Con and Eva : Gendering Revolution exhibition

Con and Eva : Gendering Revolution exhibition at the Irish World Heritage Centre, Manchester

An exhibition co-curated by Fionna Barber (Reader in Art History, Manchester School of Art) has opened at the Irish World Heritage Centre (IWHC) in Cheetham Hill and will be on display until June 30.

The result of an international collaboration with Laura McAtackney from Aarhus University in Denmark and Katherine O’Donnell from University College Dublin, Con and Eva: Gendering Revolution uses archival resources mainly from the Public Records Office of Northern Ireland to investigate the revolutionary lives of two sisters, Constance Markievicz and Eva-Gore Booth.

Constance, who originally trained as an artist, became one of the leaders of the Easter Rising in Ireland in 1916 before becoming the first woman to be elected to the House of Commons in 1918, although she never took up her seat.

Eva, on the other hand, was not only a poet and playwright but a social reformer and pacificist who, with her life-long partner Esther Roper, was also a prominent campaigner for women’s suffrage in Manchester.

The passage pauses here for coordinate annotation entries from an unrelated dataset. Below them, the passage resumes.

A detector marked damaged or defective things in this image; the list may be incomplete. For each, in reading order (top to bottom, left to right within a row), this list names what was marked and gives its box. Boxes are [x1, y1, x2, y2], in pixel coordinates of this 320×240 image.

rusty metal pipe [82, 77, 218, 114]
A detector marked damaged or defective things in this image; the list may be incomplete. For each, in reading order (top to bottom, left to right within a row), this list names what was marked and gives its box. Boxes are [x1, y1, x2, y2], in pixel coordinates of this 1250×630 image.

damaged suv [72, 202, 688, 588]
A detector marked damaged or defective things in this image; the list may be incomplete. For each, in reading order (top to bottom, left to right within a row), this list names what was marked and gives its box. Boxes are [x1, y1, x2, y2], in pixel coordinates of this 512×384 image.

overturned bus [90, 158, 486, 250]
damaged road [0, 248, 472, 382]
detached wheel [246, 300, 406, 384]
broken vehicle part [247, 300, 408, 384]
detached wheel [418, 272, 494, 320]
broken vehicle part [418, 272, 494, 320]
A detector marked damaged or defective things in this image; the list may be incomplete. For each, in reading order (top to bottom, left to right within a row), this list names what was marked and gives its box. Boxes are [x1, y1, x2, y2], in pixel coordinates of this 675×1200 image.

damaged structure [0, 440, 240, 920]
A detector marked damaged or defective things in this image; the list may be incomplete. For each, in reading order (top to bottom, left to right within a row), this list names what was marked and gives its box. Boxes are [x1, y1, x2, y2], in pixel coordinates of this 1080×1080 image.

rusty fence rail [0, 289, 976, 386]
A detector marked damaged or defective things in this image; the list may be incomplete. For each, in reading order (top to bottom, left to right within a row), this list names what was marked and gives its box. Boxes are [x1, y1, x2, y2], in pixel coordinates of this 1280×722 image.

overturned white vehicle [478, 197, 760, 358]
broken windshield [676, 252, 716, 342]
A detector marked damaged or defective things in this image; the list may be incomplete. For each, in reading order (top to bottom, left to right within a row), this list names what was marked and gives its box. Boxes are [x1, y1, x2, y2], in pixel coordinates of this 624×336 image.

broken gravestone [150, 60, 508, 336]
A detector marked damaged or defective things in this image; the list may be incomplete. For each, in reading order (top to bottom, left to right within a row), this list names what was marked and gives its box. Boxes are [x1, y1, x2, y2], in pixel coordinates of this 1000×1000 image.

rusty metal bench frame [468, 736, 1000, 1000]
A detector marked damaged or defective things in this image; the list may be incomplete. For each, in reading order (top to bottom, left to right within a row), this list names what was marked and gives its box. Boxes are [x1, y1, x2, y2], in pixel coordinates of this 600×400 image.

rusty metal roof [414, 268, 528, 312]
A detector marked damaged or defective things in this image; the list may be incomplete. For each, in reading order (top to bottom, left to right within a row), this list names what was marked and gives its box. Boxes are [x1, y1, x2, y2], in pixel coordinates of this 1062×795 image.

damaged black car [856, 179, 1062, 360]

The exhibition opened on Friday March 10 with a well-attended and lively symposium featuring presentations from each of the curators exploring the legacy of Con and Eva for contemporary Irish women’s activism.

con and eva

It was chaired by Dr Kate Cook, Director of the Sylvia Pankhurst Gender Research Centre at MMU, and also featured an address from Ruaidhri Dowling, First Secretary for Irish Community and Culture at the Irish Embassy.

This event was part of Wonder Women, Manchester’s annual feminist festival and was supported by the Irish Department of Foreign Affairs and Trade through their Emigrant Support Funding Programme and the Sylvia Pankhurst Gender Research Centre.